上手くいった人は、写真を食い入るようにして見ていました。上手くいかなかった人は、技術ばかり気にしていました。2人の結果を分けたのは、ほんのちょっとした違い、毛がどう始まりどこに流れているかということを「感じ取る」ことが出来たかどうかでした。これは技術と感性がはっきり分かれるようなものではないということでもあるのですが、やはりマニュアルでも技術でもない、感性が結果を分けたというところに力点を置きます。

レオナルド・ダ・ヴィンチにも、「二十匹を超える猫のさまざまなポーズと龍のスケッチ 1513-1515」というデッサンがあります。長いタイトルがそのまま説明にもなってもいるようですが、たくさんの猫たちが画面いっぱいに描かれていて、ワクワクするような楽しいデッサンです。猫たちの早い動きを追っているのですが、ほとんど途中になったものが有りません。脳内保管しながら、動き続ける猫を見事に捉まえ、緻密に描いています。それも片っ端から、面白いと思った順に、縦横無尽に描いているようで、画力の確かさと自由さに圧倒されます。

よく見ると、猫の顔がそれほど可愛くない、ちょっと顔が「ごつい」感じで、見た目が普通の猫ではないのです。それに喧嘩しているポーズも多い。真ん中辺に突然、ドラゴンが登場、しかし下半身は猫を描いていた途中のように?とっさに閃いて、頭だけドラゴンに挿げ替えたのでしょうか?猫スポットへ取材に行った理由は、何でしょうか?

推測ですが、猫はライオンの参考として描いたのではないかと思いました。ドラゴンの登場で、ライオンとドラゴンの対決を絵にするために、スケッチしているのでは?と思ったわけです。根拠は、猫の顔がライオンぽい、猫VSドラゴンは有り得ない、という点です。レオナルド・ダ・ヴィンチの描いたライオンVSドラゴン、想像するだけでカッケ~、心から見てみたいと思います。しかし、全図録にもありませんでした。もしかすると、どこかで発見されるかもしれない、その可能性を想像するだけで楽しいものです。
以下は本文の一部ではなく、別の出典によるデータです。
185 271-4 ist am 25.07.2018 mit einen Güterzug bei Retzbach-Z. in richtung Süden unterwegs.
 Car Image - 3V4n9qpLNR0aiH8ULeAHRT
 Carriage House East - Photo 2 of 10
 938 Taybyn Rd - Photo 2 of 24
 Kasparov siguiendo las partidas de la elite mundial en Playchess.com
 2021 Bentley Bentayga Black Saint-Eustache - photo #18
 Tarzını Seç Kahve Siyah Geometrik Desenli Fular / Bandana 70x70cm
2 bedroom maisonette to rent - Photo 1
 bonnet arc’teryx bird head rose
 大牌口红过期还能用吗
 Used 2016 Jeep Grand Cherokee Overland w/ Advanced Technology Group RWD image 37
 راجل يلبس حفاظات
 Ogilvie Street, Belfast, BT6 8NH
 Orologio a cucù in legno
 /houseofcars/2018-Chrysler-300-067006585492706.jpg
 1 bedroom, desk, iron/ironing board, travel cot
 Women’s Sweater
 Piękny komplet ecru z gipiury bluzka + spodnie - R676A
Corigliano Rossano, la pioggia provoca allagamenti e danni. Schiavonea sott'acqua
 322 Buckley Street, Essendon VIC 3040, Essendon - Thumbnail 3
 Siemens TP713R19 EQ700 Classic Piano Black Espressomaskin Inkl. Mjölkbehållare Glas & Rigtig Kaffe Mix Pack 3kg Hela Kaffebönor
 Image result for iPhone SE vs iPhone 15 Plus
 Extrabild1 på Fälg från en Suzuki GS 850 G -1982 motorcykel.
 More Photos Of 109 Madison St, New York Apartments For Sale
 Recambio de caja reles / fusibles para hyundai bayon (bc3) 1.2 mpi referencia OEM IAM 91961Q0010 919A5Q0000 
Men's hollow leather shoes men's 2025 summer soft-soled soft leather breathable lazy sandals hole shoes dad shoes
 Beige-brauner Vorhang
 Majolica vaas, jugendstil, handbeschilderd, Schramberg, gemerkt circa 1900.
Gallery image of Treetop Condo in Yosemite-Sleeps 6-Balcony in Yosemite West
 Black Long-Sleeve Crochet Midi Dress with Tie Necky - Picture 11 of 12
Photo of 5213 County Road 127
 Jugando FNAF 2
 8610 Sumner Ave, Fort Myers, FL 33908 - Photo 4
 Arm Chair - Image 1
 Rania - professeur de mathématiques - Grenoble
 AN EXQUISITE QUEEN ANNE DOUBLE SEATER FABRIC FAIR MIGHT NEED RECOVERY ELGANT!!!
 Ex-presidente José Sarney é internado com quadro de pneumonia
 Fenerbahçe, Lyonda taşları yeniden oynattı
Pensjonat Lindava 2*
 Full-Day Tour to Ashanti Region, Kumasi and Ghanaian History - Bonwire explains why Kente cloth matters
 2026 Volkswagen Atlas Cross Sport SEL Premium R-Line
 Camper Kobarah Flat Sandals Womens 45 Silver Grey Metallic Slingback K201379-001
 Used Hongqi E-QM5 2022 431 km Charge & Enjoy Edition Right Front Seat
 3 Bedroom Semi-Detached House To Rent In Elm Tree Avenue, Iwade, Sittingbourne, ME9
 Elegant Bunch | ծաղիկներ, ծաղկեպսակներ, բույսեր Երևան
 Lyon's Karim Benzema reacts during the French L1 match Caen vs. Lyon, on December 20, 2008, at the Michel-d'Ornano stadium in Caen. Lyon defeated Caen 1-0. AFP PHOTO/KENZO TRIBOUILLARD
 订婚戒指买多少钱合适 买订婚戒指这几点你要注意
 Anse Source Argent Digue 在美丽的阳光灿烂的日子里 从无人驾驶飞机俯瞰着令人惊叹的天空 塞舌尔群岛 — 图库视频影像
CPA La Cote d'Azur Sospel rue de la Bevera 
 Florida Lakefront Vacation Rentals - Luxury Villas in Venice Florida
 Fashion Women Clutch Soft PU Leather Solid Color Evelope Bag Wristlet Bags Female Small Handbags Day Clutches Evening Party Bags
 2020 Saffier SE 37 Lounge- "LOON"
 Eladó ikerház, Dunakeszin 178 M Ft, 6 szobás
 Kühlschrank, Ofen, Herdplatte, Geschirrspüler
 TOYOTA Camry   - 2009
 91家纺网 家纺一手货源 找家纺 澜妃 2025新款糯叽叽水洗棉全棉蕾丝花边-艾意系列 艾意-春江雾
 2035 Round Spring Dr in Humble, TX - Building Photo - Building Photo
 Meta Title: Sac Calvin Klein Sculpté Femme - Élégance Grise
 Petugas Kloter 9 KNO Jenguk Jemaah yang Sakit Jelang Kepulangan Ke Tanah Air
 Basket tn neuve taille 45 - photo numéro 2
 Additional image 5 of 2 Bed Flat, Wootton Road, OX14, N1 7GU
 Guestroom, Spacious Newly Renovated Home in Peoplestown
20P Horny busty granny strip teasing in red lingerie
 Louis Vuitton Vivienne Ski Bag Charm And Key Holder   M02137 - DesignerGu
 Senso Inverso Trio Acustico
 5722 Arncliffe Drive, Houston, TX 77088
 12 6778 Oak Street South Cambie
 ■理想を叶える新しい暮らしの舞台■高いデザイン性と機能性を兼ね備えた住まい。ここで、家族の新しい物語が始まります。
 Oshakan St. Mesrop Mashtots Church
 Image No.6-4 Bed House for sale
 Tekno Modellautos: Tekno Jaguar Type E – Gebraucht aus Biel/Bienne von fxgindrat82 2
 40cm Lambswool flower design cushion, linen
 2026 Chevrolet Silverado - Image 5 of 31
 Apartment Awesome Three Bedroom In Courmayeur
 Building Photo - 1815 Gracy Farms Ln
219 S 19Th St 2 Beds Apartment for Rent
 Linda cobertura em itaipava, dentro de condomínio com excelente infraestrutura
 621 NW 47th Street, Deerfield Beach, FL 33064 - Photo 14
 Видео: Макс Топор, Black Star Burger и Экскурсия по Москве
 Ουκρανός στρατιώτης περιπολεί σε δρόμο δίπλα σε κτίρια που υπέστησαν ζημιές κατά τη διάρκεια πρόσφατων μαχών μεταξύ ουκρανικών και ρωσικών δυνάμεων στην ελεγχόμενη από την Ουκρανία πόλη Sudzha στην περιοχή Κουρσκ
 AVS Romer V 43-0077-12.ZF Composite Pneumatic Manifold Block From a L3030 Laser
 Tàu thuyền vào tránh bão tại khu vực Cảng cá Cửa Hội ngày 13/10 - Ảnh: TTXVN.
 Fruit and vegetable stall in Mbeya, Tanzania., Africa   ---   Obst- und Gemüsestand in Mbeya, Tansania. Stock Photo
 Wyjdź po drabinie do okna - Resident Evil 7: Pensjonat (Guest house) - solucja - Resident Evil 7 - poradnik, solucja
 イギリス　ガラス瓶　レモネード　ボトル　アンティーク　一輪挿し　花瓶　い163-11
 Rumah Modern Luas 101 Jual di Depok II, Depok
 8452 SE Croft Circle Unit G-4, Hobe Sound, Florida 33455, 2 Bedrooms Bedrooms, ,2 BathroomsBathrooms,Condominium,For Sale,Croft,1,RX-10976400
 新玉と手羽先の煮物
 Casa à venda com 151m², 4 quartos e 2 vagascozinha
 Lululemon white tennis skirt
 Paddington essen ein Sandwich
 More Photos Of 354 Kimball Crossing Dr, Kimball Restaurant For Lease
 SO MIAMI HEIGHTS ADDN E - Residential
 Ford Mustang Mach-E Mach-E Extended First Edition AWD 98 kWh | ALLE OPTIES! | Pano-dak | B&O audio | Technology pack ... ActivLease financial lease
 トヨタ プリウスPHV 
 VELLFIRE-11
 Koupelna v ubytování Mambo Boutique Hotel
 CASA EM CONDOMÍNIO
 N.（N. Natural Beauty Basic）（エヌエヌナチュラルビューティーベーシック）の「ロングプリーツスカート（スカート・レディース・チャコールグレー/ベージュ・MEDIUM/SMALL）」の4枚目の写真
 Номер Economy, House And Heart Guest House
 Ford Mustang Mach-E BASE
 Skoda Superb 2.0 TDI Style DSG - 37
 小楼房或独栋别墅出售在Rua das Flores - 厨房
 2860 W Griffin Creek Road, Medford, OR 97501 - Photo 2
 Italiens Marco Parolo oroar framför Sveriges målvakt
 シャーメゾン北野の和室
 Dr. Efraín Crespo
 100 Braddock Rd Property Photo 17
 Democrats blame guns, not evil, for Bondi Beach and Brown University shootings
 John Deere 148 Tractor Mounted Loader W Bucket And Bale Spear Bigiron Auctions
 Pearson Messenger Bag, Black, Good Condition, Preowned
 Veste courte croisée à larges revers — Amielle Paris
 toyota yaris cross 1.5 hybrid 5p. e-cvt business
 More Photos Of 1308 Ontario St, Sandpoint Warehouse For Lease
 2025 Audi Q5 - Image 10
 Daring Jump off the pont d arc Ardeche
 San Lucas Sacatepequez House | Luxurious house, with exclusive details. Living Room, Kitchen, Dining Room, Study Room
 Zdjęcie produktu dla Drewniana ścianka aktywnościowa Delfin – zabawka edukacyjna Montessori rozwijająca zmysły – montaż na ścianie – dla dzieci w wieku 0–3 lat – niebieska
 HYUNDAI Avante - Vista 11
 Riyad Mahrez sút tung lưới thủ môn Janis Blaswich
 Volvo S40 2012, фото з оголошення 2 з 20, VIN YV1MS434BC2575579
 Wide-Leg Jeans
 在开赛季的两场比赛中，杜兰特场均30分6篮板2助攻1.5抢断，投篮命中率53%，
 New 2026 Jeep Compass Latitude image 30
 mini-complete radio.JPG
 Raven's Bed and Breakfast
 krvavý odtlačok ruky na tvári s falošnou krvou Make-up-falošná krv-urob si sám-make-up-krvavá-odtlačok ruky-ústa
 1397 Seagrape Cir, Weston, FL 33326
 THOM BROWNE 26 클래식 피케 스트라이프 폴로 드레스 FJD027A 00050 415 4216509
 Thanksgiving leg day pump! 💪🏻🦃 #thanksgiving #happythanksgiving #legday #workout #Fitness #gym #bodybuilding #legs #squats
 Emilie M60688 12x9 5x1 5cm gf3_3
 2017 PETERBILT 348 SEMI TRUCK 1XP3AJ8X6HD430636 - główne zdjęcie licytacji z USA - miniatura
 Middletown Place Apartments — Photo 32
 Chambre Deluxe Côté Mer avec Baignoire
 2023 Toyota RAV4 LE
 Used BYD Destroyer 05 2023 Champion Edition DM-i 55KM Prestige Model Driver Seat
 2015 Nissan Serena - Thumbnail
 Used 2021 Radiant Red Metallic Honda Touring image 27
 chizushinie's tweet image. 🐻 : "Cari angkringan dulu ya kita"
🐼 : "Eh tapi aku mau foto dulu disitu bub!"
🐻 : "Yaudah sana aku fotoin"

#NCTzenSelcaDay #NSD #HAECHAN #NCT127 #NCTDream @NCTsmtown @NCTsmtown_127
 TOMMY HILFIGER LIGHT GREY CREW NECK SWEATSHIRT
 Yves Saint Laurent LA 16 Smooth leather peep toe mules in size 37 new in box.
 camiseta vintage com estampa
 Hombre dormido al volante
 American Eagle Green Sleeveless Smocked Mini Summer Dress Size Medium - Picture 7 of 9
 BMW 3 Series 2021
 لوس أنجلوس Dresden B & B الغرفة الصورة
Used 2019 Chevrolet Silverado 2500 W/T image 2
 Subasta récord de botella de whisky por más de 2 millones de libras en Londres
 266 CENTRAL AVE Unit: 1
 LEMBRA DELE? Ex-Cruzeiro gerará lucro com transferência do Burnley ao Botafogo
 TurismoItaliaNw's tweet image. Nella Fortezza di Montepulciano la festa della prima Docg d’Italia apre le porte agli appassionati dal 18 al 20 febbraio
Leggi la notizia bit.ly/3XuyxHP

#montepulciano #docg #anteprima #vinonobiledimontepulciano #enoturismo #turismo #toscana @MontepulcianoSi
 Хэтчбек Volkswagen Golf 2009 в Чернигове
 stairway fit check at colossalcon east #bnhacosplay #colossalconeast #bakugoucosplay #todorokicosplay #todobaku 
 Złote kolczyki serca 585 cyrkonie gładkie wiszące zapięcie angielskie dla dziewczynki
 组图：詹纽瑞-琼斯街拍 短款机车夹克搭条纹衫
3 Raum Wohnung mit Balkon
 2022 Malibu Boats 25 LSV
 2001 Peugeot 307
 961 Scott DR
結論として、彼が行ったのは、自由なイマジネーションで、新しい未知のものを創造するための、スケッチでありデッサンだったのではないか?ということです。しかし彼が描いたその他作品を総合的に鑑みると、「ではないか?」は取ってしまってもいい気がします。全て、見たことの無いものを作るためだった、と。デッサンは画力を上げる勉強・トレーニングですが、それ以上に想像力は創造力であり、ソフト・パワーという原動力を支えるための技術である、この点を抑えることは大切です。